Choir stalls in Bronnbach Monastery
Updated: Oct 22
Founded by Cistercian monks in 1138, Bronnbach Monastery enjoys a secluded location in the picturesque Tauber valley in the German state of Baden-Württemberg. This isolated spot well away from the beaten track was a conscious decision designed to allow the monks the freedom to fully devote themselves to God’s teachings.
The 650-year history as a monastery came to a – temporary – end with the advent of mediatisation and secularisation in Germany between 1802 and 1814. The monastery was dissolved in 1803 and the entire estate became the property of the House of Löwenstein-Wertheim-Rosenberg. While a number of the monks relocated to some of the surviving monasteries, others chose to spend their twilight days removed from the convent life in Bronnbach itself. The last monk residing in Bronnbach died in 1832.

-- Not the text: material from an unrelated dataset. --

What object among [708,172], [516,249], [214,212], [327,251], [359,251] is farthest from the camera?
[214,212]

A period of restructuring followed, but the existing fabric of the building remained largely untouched. Bronnbach even became a royal residence in 1855, when King Dom Miguel I of Portugal driven from his homeland took refuge with his family here.
Several different monastic orders came and went between 1922 and the 1980s until the entire complex was acquired by the Main-Tauber district in 1986. The monastery underwent sundry stages of renovation and was used for various objectives.
In 1989, the monastery was classified as a monument of exceptional national importance. It is still used for religious purposes and has since become a popular venue for weddings.
The choir stalls were modelled on those to be seen in Mainz Cathedral and were carved by one of Bronnbach’s own monks.